In the town, the population was spread out, with 26.2% under the age of 18, 8.0% from 18 to 24, 29.5% from 25 to 44, 22.4% from 45 to 64, and 13.9% who were 65 years of age or older. The median age was 37 years. For every 100 females, there were 99.1 males. For every 100 females age 18 and over, there were 95.7 males.
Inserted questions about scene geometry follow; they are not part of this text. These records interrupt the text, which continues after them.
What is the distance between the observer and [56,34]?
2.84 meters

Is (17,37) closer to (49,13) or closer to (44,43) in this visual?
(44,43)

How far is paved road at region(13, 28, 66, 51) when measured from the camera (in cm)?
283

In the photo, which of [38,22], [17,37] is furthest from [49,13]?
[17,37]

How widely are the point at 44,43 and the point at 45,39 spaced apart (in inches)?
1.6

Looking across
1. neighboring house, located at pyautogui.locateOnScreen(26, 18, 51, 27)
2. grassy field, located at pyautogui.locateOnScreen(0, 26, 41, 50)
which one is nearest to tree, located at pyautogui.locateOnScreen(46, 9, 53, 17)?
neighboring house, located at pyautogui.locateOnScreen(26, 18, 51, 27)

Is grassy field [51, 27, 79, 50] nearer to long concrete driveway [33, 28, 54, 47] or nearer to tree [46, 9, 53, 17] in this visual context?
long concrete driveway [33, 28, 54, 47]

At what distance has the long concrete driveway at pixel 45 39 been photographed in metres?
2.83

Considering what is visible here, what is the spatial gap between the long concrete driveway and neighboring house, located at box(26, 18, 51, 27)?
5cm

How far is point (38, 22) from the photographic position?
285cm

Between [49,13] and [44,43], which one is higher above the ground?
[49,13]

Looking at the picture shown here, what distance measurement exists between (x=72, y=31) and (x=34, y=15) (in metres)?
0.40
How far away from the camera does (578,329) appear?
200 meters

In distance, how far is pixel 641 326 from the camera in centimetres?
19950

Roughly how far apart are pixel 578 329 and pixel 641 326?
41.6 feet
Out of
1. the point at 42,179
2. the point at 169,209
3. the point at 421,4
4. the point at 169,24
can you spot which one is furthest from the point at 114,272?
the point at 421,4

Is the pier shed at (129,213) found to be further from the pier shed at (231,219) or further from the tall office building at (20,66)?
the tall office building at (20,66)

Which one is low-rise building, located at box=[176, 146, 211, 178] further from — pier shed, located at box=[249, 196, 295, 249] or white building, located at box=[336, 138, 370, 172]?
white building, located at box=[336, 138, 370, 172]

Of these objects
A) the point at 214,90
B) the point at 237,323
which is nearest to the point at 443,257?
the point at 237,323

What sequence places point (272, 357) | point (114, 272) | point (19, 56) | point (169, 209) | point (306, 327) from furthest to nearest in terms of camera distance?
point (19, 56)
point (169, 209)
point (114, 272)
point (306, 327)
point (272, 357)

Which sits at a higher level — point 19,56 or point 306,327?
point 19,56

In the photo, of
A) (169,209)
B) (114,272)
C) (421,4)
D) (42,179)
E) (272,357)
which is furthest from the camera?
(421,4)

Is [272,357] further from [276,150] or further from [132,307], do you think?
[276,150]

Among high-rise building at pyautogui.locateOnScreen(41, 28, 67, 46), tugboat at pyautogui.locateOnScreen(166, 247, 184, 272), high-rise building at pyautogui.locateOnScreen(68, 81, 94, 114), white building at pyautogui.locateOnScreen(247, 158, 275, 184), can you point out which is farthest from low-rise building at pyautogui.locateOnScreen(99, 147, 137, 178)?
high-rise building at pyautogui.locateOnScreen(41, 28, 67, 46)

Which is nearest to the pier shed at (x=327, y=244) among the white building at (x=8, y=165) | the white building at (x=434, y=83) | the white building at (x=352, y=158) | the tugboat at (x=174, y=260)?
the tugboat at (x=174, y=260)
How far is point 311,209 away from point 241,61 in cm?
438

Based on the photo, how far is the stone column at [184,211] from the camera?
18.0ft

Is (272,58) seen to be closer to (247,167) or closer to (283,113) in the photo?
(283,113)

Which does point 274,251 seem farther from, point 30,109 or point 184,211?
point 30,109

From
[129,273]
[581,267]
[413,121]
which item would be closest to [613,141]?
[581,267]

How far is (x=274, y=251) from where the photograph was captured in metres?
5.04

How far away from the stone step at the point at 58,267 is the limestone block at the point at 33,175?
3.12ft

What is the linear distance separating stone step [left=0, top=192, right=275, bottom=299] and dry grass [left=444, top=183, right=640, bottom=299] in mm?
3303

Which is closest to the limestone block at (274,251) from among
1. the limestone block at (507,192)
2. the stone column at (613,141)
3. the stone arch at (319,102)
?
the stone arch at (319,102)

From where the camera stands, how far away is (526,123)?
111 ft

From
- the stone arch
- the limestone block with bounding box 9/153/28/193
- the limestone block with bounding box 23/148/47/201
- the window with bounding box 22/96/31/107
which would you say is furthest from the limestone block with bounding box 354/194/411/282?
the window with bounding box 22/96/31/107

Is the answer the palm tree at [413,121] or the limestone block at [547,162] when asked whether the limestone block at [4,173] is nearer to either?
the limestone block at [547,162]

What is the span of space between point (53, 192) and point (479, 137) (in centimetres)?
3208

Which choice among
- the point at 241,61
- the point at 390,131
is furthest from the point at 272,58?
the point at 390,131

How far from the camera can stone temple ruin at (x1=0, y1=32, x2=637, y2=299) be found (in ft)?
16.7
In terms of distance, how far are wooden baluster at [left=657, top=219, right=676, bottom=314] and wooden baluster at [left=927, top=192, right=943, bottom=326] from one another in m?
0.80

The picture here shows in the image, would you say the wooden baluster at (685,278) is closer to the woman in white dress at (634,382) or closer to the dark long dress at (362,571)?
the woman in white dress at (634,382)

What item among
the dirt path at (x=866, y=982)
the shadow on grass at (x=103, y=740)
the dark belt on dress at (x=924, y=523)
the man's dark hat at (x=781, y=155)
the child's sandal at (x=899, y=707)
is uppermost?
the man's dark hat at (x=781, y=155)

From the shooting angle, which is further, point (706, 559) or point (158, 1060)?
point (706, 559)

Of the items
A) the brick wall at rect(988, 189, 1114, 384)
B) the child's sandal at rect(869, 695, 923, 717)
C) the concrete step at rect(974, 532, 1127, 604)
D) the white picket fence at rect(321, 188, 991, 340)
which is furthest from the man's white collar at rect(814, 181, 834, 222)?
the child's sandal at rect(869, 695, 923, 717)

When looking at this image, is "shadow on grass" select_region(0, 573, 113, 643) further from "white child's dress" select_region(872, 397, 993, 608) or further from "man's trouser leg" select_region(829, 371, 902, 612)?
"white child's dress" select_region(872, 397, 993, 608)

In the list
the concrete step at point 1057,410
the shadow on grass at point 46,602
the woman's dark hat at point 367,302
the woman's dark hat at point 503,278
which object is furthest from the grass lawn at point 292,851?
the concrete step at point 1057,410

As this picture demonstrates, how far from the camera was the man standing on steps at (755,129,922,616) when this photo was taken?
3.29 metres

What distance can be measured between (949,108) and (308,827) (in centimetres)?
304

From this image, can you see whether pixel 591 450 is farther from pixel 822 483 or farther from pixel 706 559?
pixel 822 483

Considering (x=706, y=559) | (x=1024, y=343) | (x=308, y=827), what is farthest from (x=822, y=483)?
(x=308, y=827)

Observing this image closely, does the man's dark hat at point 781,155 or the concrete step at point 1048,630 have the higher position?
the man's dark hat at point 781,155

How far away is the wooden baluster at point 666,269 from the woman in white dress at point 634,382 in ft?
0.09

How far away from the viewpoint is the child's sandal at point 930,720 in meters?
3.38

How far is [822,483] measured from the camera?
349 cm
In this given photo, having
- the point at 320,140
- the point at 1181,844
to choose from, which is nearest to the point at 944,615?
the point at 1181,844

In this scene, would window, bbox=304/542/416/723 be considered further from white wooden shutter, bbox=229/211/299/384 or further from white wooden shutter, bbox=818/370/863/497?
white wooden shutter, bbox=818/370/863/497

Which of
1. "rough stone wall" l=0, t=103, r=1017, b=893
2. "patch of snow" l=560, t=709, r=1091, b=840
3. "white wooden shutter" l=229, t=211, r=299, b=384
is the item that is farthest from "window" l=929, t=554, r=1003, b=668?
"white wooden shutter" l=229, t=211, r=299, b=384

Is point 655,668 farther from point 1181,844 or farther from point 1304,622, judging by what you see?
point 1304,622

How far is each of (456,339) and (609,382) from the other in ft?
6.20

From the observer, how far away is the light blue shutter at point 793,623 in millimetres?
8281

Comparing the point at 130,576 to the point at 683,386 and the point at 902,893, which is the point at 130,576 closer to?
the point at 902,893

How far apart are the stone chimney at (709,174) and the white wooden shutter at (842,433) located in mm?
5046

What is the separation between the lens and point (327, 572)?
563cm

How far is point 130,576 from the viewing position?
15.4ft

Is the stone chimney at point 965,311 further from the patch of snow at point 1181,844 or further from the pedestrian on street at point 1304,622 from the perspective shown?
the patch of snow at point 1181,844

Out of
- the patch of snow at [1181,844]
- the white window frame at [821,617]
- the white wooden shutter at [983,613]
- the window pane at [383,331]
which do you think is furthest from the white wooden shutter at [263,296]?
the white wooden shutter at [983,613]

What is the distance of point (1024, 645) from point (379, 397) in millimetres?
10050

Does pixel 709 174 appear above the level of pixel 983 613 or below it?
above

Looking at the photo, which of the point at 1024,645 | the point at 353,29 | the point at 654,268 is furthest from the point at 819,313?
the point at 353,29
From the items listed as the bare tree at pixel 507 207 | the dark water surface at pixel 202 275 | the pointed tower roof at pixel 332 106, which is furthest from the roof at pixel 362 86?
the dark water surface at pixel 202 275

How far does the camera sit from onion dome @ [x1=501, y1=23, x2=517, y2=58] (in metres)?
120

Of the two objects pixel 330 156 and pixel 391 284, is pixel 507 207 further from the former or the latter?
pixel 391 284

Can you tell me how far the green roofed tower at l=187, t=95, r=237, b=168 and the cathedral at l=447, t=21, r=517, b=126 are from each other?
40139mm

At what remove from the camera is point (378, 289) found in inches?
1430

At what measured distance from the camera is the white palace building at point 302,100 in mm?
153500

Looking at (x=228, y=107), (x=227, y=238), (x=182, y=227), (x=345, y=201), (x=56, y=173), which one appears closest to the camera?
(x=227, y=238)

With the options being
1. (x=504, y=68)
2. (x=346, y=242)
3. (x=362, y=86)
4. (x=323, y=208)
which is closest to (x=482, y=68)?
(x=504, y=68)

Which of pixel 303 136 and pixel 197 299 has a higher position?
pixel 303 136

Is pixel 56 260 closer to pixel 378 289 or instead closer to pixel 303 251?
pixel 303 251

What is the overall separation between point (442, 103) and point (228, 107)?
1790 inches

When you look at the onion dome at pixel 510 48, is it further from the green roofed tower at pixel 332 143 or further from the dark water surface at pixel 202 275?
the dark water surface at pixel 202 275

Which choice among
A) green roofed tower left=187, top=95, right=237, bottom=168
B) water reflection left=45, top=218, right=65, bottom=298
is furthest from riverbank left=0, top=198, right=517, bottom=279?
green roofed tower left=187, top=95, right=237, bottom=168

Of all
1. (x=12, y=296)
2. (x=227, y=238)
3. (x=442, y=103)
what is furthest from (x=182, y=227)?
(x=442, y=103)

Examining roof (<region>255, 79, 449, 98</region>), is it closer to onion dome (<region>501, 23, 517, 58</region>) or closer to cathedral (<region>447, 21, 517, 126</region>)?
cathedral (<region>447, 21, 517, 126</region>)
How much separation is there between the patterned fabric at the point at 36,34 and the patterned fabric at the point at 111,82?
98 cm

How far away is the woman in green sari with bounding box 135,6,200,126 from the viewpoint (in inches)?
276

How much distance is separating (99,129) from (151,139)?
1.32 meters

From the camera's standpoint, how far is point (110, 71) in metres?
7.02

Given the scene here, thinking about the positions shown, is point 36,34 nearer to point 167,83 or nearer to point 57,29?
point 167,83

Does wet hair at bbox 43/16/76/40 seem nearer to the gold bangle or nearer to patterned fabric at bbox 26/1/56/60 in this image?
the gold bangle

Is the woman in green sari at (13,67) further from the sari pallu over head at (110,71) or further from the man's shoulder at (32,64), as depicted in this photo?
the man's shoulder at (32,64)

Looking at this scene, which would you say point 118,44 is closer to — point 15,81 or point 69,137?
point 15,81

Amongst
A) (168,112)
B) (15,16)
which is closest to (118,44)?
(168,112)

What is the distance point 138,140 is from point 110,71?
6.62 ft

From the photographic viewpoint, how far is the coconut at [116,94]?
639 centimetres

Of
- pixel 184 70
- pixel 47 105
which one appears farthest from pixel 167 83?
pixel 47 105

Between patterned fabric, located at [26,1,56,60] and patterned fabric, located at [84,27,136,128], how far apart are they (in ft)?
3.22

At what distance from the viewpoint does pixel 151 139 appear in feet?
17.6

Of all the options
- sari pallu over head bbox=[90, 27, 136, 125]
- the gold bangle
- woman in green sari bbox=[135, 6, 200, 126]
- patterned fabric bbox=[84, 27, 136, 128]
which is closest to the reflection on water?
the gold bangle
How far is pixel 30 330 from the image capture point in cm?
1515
The median income for a household in the town was $38,150, and the median income for a family was $42,438. Males had a median income of $35,694 versus $21,810 for females. The per capita income for the town was $17,560. About 6.1% of families and 9.2% of the population were below the poverty line, including 11.9% of those under age 18 and 9.9% of those age 65 or over.

Historical population
| Census | Pop. | Note | %± |
| 1810 | 1,725 |  | — |
| 1820 | 798 |  | −53.7% |
| 1830 | 829 |  | 3.9% |
| 1840 | 865 |  | 4.3% |
| 1850 | 1,003 |  | 16.0% |
| 1860 | 1,017 |  | 1.4% |
| 1870 | 1,039 |  | 2.2% |
| 1880 | 1,095 |  | 5.4% |
| 1890 | 1,103 |  | 0.7% |
| 1900 | 914 |  | −17.1% |
| 1910 | 672 |  | −26.5% |
| 1920 | 581 |  | −13.5% |
| 1930 | 841 |  | 44.8% |
| 1940 | 679 |  | −19.3% |
| 1950 | 801 |  | 18.0% |
| 1960 | 982 |  | 22.6% |
| 1970 | 1,128 |  | 14.9% |
| 1980 | 1,351 |  | 19.8% |
| 1990 | 1,628 |  | 20.5% |
| 2000 | 1,971 |  | 21.1% |
| 2010 | 2,048 |  | 3.9% |
| 2020 | 1,796 |  | −12.3% |
U.S. Decennial Census

== Communities and locations in Hadley ==
- Bell Brook Pond - A small artificial lake by the western town line.
- Hadley - The hamlet of Hadley is near the eastern town line and the mouth of the Sacandaga River at the junction of County Roads 1 and 4.
- Lynnwood - A hamlet in the western part of the town at the junction of County Roads 7 and 8.
- Mount Anthony - The highest peak in the town, in its southeastern corner.
- Rockwell Falls - A waterfall by Hadley village.
- Stewart Bridge Reservoir - A reservoir on the Sacandaga River.
- Stewart's Dam - An earthen dam on the Sacandaga River, creating Stewart Bridge Reservoir.